Nigeria has dropped to fourth position among Africa’s largest economies based on updated 2024 GDP figures released by the International Monetary Fund (IMF) and Afreximbank Research.
Previously known as Africa’s leading economy, Nigeria now sits behind South Africa, Egypt, and Algeria, highlighting prolonged economic challenges.
South Africa reclaimed the first position with an estimated GDP of $400.19 billion. Egypt closely follows at $383.11 billion, and Algeria ranks third with $264.91 billion due to strong government spending and oil income.
Nigeria’s GDP fell significantly to $187.64 billion, resulting primarily from unstable policies, weakened currency value, and ineffective economic reforms.
“This shift underscores the deep-rooted macroeconomic imbalances Nigeria continues to grapple with,” Afreximbank said on its official X page. “Despite its vast population and resource base, Nigeria’s foreign exchange challenges and inflationary pressures have severely weakened its economic footing.”
CFG Advisory CEO Tilewa Adebajo highlighted similar concerns in his firm’s 2025 economic outlook, noting that Nigeria’s economic reforms have not translated into meaningful growth. “The naira’s devaluation from 450 to over 1,700 per dollar has led to a loss of over $300 billion in economic value,” he said.

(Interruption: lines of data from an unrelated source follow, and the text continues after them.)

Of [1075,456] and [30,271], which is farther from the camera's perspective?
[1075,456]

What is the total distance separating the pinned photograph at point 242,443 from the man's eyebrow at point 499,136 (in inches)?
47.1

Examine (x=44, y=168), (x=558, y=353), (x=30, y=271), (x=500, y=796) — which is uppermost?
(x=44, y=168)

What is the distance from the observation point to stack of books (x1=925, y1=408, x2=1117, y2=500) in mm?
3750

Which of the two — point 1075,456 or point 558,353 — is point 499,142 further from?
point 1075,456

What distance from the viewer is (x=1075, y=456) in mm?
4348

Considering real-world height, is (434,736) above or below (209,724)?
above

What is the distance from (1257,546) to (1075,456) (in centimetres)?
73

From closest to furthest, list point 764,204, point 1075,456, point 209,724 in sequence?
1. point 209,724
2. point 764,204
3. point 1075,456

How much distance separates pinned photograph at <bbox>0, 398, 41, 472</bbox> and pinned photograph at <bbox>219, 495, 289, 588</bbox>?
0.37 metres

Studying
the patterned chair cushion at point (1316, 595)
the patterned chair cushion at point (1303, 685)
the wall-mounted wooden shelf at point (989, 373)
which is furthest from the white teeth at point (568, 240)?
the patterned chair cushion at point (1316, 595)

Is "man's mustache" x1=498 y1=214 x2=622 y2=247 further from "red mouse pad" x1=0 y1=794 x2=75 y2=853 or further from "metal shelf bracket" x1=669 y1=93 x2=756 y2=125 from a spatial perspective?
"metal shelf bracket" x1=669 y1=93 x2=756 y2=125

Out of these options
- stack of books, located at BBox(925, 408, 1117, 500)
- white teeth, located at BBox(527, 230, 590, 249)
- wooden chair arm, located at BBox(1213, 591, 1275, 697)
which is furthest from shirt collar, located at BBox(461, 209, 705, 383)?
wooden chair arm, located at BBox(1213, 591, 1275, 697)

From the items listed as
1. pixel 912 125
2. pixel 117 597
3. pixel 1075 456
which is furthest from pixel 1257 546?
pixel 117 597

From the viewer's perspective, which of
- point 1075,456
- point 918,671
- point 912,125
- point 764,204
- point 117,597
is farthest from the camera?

The IMF forecasts Nigeria’s growth rate will reduce to 3.0 percent in 2025 and further decline to 2.7 percent in 2026. Persistent stagflation and falling productivity levels are expected to continue. The removal of fuel subsidies and rising interest rates have added pressure on consumers and businesses, while current social assistance programs remain insufficient.
Nigeria’s debt levels are also steadily increasing. Total borrowing now exceeds $100 billion, with debt servicing expected to cost N16.3 trillion in the 2025 budget, surpassing the total spending on infrastructure, healthcare, education, security, and defense.
Analysts argue that instead of investing savings from subsidy removals into capital projects, the government has concentrated primarily on debt repayments. Money supply increased by 50 percent year on-year, reaching ₦108 trillion, causing the Central Bank’s inflation control measures to falter, potentially undermining investor confidence.